Truncating text with an ellipsis (…) may preserve layout, but it risks excluding users with low vision or cognitive disabilities who rely on full content for understanding.
If you’re using CSS properties like text-overflow:ellipsis to force horizontal alignment, that may be the source of the accessibility issue.

Accessibility Issue
Truncated text can break context for users who zoom or adjust spacing, leaving them with cut-off content and no way to access the full message. What others see as a design choice, they experience as a barrier.

Who It Affects
- People with cognitive disabilities that increase text properties such as letter-spacing and word-spacing.
- People with low vision that increase the size of text or magnify the page.
Accessibility Tip
Avoid constraining information with ellipses or truncation. Let text wrap naturally, it’s how the web is designed to work.

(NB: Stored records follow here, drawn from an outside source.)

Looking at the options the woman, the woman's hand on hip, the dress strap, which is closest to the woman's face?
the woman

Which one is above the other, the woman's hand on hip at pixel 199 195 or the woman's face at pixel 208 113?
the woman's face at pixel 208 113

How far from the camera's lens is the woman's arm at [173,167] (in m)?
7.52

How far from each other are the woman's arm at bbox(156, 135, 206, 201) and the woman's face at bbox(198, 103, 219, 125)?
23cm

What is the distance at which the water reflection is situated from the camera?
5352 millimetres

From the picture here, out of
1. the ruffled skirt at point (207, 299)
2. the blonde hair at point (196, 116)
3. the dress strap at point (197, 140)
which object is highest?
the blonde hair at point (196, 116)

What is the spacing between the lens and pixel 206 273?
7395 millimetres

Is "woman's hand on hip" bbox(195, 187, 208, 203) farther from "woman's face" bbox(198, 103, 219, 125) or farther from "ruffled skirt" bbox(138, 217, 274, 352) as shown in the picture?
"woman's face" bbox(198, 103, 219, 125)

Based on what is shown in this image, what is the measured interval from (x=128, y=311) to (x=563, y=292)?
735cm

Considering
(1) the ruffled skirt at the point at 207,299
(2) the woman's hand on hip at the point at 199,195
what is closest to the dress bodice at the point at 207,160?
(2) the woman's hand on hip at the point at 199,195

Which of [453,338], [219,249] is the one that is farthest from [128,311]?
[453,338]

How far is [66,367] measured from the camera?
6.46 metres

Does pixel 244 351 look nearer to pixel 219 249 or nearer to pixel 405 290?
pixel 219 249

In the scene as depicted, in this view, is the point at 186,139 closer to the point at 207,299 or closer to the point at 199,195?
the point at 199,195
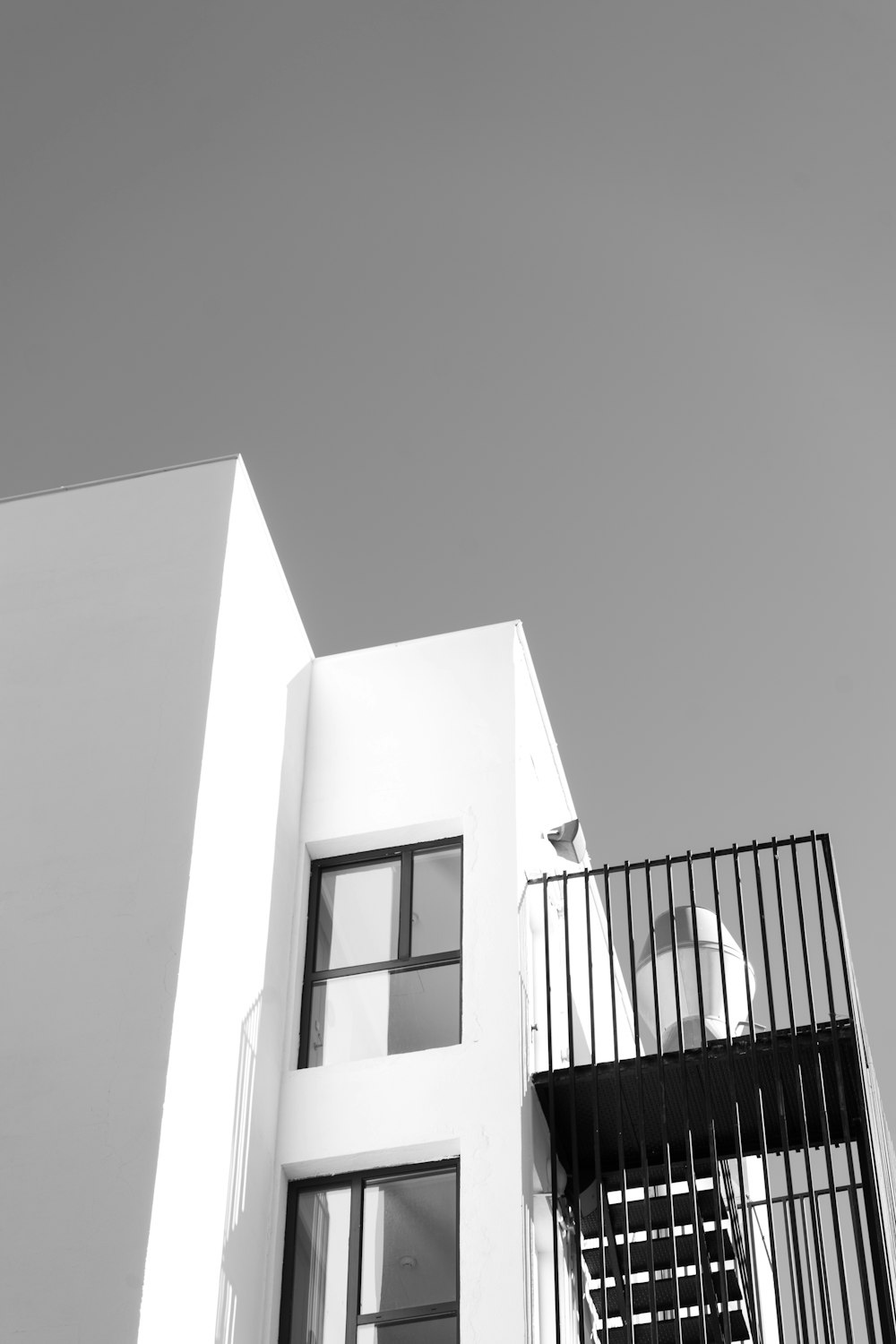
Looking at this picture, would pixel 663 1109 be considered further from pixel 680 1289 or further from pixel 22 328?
pixel 22 328

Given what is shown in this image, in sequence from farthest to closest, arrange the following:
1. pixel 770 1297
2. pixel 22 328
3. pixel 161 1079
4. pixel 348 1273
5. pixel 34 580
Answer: pixel 22 328 < pixel 770 1297 < pixel 34 580 < pixel 348 1273 < pixel 161 1079

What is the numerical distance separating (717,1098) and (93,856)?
12.8 ft

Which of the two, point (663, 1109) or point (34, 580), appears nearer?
point (663, 1109)

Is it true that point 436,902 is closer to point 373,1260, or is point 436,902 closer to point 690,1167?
point 373,1260

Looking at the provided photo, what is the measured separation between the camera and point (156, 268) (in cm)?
1983

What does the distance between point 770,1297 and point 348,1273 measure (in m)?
7.80

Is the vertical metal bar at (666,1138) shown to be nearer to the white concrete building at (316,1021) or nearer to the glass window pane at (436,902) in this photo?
the white concrete building at (316,1021)

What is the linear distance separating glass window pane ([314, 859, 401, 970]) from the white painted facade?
0.66 feet

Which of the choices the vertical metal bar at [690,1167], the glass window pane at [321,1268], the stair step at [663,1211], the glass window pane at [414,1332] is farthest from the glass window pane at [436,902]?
the glass window pane at [414,1332]

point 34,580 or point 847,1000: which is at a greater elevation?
point 34,580

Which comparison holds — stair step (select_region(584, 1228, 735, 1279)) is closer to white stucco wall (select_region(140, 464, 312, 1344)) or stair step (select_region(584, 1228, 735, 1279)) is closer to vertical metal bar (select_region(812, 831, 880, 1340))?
vertical metal bar (select_region(812, 831, 880, 1340))

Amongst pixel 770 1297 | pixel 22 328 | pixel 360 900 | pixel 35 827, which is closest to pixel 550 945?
pixel 360 900

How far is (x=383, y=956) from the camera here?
1112 cm

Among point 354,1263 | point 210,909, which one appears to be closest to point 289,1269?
point 354,1263
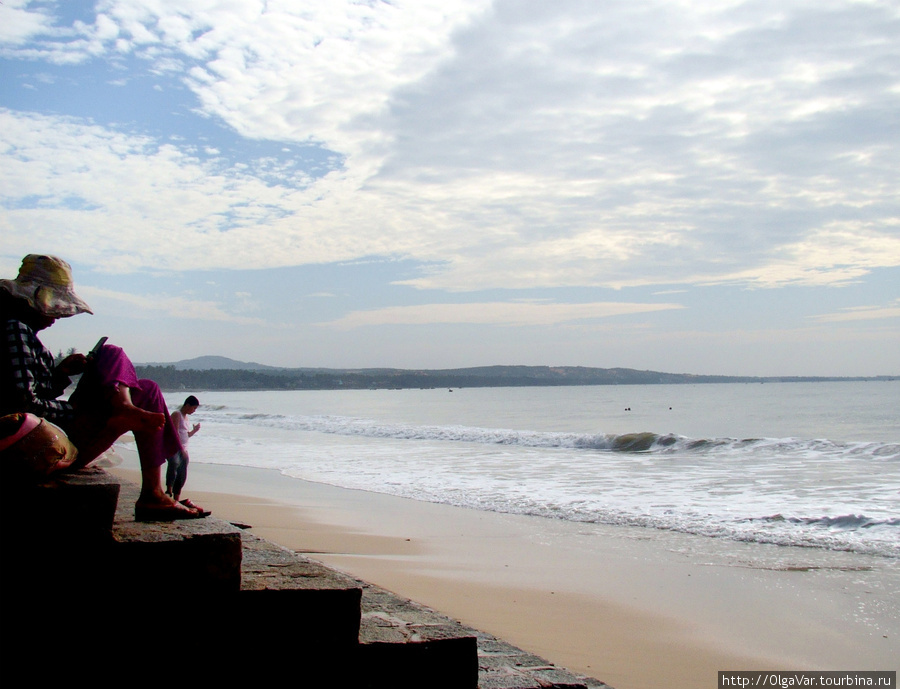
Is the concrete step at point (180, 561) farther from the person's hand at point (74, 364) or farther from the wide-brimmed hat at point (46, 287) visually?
the wide-brimmed hat at point (46, 287)

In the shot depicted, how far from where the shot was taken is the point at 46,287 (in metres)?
3.20

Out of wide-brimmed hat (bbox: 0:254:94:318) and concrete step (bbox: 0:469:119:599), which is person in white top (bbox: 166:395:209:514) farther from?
concrete step (bbox: 0:469:119:599)

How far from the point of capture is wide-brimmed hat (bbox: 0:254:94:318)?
313cm

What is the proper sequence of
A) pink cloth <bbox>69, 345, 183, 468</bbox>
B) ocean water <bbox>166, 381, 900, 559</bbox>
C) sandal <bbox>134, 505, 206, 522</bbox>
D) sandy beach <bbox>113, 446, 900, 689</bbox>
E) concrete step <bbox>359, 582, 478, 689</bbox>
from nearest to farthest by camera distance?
1. concrete step <bbox>359, 582, 478, 689</bbox>
2. sandal <bbox>134, 505, 206, 522</bbox>
3. pink cloth <bbox>69, 345, 183, 468</bbox>
4. sandy beach <bbox>113, 446, 900, 689</bbox>
5. ocean water <bbox>166, 381, 900, 559</bbox>

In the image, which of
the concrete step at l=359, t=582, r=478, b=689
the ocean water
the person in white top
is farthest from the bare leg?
the ocean water

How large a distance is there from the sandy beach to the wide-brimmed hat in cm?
331

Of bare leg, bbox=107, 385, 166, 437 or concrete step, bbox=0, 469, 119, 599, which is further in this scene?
bare leg, bbox=107, 385, 166, 437

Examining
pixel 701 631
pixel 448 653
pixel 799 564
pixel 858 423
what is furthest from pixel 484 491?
pixel 858 423

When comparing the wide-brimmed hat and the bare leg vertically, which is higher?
the wide-brimmed hat

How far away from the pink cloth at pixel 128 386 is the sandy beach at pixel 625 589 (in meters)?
2.65

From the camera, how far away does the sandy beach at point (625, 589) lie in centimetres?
469

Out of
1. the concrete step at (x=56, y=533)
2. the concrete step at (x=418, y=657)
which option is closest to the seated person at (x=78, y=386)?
the concrete step at (x=56, y=533)

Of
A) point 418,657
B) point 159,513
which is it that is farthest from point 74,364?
point 418,657

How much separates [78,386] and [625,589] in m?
4.63
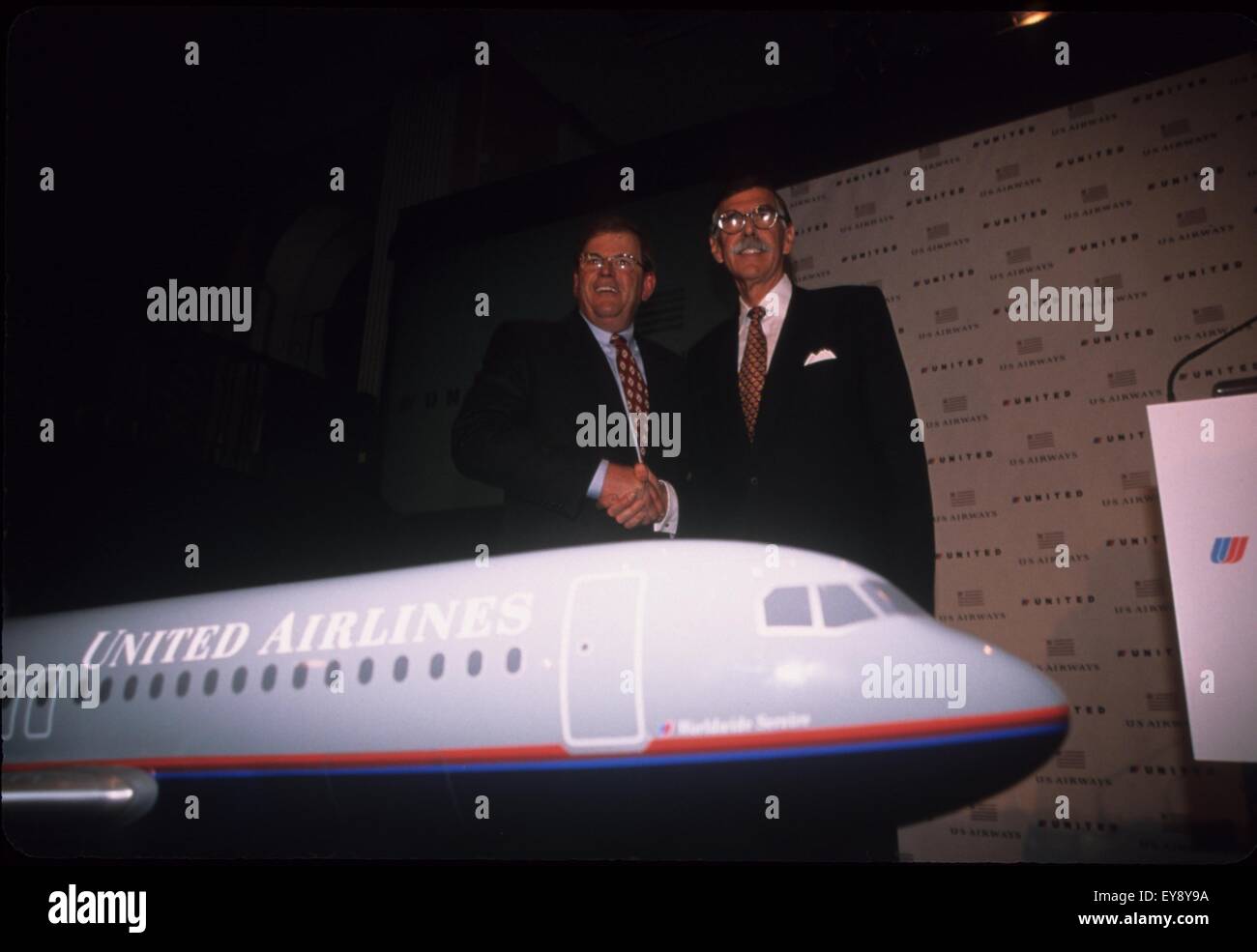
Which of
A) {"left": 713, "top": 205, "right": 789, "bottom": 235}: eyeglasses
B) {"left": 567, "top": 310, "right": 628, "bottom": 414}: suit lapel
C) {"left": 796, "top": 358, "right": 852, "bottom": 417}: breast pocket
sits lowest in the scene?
{"left": 796, "top": 358, "right": 852, "bottom": 417}: breast pocket

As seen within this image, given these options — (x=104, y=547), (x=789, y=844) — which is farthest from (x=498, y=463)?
(x=104, y=547)

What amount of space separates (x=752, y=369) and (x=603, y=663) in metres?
1.39

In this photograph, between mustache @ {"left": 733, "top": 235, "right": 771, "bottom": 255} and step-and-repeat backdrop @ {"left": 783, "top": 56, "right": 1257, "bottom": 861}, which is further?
mustache @ {"left": 733, "top": 235, "right": 771, "bottom": 255}

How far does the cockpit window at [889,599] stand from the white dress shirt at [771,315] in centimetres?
109

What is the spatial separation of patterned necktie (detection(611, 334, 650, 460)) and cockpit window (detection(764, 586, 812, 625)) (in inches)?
35.0

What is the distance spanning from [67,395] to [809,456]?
326 cm

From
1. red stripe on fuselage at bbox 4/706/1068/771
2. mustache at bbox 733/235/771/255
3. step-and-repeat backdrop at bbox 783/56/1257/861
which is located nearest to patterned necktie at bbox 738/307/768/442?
mustache at bbox 733/235/771/255

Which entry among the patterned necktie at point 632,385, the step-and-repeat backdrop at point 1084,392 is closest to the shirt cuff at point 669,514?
the patterned necktie at point 632,385

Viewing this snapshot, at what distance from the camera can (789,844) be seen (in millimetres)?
2697

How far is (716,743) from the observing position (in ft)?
8.88

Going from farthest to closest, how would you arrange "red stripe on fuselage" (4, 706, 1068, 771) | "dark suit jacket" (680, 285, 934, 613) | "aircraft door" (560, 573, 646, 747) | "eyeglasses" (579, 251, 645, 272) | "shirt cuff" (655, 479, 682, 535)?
1. "eyeglasses" (579, 251, 645, 272)
2. "shirt cuff" (655, 479, 682, 535)
3. "dark suit jacket" (680, 285, 934, 613)
4. "aircraft door" (560, 573, 646, 747)
5. "red stripe on fuselage" (4, 706, 1068, 771)

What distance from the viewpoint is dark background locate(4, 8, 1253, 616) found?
3.42m

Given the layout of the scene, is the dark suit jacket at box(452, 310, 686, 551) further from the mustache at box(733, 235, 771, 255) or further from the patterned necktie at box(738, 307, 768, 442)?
the mustache at box(733, 235, 771, 255)
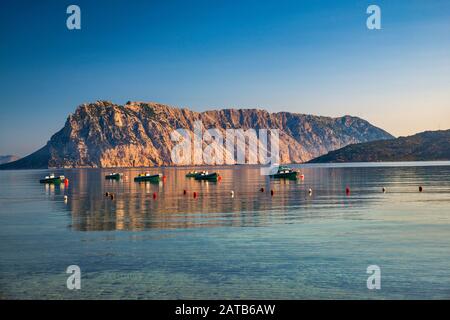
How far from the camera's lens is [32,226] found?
60.4m

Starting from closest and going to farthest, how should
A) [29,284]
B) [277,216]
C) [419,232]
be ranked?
[29,284], [419,232], [277,216]

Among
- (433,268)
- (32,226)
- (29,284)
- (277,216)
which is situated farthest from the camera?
(277,216)

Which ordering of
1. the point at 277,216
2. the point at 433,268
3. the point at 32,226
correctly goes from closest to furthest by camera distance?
the point at 433,268 < the point at 32,226 < the point at 277,216

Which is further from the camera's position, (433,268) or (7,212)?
(7,212)

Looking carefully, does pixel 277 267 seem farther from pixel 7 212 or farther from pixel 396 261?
pixel 7 212

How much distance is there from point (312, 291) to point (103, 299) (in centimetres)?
1088

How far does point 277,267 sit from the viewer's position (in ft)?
116

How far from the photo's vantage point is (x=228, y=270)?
113 ft

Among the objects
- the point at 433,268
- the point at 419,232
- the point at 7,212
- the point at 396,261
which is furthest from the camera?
the point at 7,212
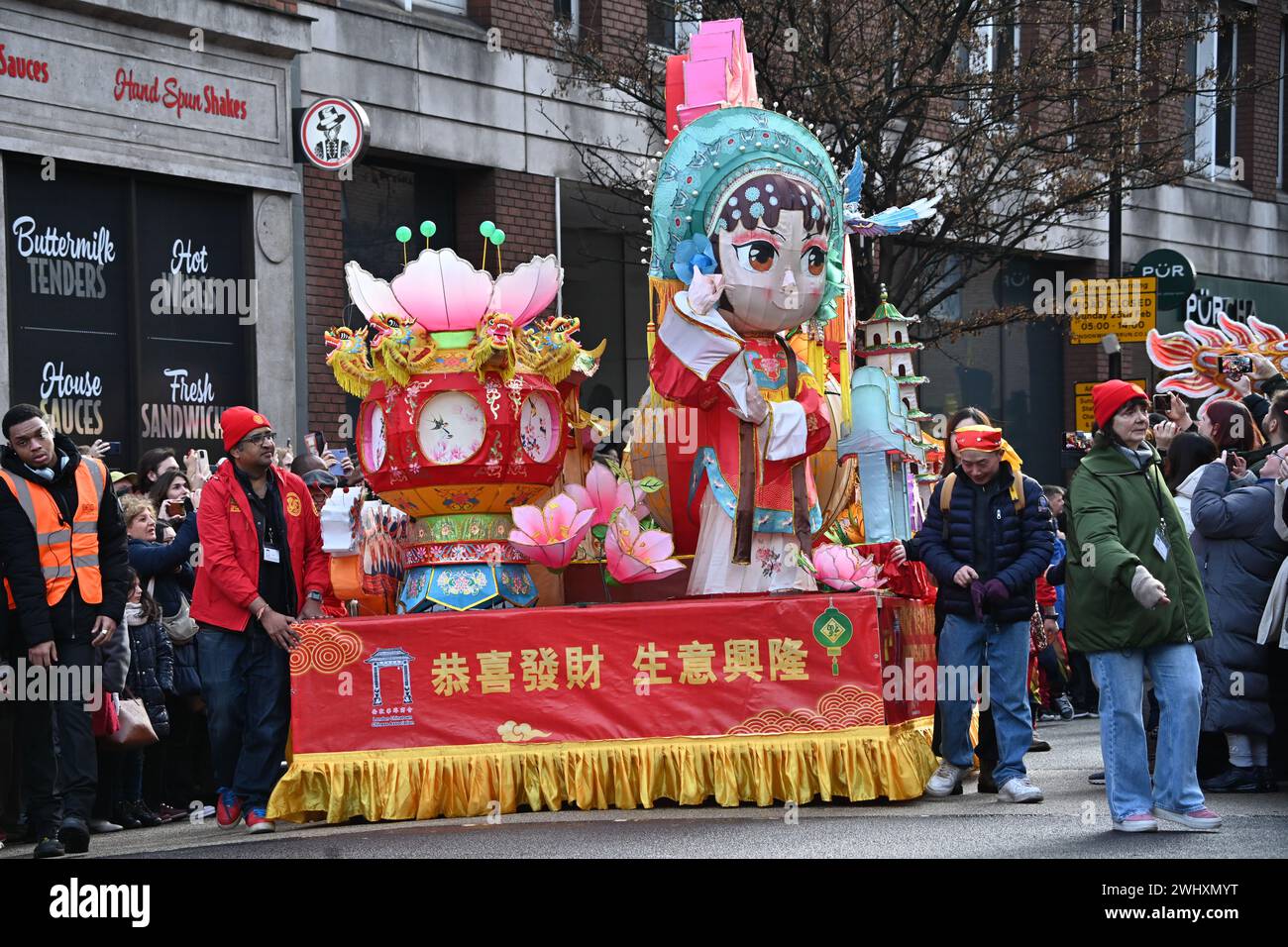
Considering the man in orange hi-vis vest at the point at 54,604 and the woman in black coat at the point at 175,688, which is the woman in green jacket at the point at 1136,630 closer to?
the man in orange hi-vis vest at the point at 54,604

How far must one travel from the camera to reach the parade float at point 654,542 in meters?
9.95

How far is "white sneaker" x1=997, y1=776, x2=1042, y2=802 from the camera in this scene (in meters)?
9.84

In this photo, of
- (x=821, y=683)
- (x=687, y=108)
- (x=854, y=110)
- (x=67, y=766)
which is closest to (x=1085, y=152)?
(x=854, y=110)

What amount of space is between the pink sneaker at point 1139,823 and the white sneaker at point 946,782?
5.24ft

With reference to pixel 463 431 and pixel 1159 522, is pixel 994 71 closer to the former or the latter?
pixel 463 431

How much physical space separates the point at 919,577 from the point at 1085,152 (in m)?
8.38

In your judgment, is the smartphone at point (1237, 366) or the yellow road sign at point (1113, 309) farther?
the yellow road sign at point (1113, 309)

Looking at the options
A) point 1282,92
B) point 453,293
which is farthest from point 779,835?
point 1282,92

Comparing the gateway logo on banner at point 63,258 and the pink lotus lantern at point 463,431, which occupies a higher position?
the gateway logo on banner at point 63,258

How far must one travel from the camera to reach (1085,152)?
1853cm

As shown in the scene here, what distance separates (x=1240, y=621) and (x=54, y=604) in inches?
235

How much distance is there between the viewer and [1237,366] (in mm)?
14109

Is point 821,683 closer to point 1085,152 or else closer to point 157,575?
point 157,575

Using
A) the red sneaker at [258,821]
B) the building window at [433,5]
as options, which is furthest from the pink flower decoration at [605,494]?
the building window at [433,5]
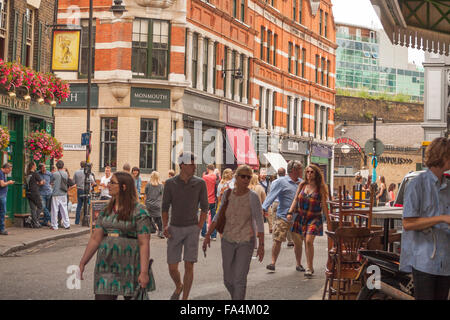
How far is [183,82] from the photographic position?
3291 centimetres

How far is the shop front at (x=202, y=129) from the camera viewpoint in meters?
34.1

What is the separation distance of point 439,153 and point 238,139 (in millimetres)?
33825

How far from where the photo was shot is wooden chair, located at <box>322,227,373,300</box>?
370 inches

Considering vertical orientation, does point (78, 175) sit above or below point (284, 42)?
below

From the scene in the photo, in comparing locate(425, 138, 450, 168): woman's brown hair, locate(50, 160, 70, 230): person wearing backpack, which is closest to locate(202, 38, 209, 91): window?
locate(50, 160, 70, 230): person wearing backpack

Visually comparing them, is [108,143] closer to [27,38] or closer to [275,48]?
[27,38]

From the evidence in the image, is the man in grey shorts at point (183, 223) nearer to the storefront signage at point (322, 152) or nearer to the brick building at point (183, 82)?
the brick building at point (183, 82)

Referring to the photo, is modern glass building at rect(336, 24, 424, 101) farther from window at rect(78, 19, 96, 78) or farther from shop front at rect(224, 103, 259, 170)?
window at rect(78, 19, 96, 78)

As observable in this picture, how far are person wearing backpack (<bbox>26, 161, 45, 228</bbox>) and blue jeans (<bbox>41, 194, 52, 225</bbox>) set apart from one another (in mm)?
245

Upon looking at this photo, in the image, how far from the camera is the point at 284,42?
1839 inches

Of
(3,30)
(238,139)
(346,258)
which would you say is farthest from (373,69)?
(346,258)

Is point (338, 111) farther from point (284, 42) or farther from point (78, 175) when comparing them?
point (78, 175)

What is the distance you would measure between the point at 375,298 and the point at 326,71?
161 feet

If truncation is essential, set a fixed word limit so the same content is truncated for all users. Use HTML to apply the ellipsis after the set number of words, ensuring consistency across devices, zoom levels, and user settings.
WCAG Truncation Requirements
Truncation is generally non-compliant unless users can access the full content.
For example, an email subject line may appear truncated at first, but expands to reveal the full content when activated.
People with low vision and cognitive disabilities are covered in multiple WCAG Success Criteria (SC):
- SC 1.4.4 Resize Text: information cannot be lost if people choose to zoom in 200% from any responsive version of the page.
- SC 1.4.12 Text Spacing: information cannot be lost if people choose to modify text properties to a range specified in the criterion.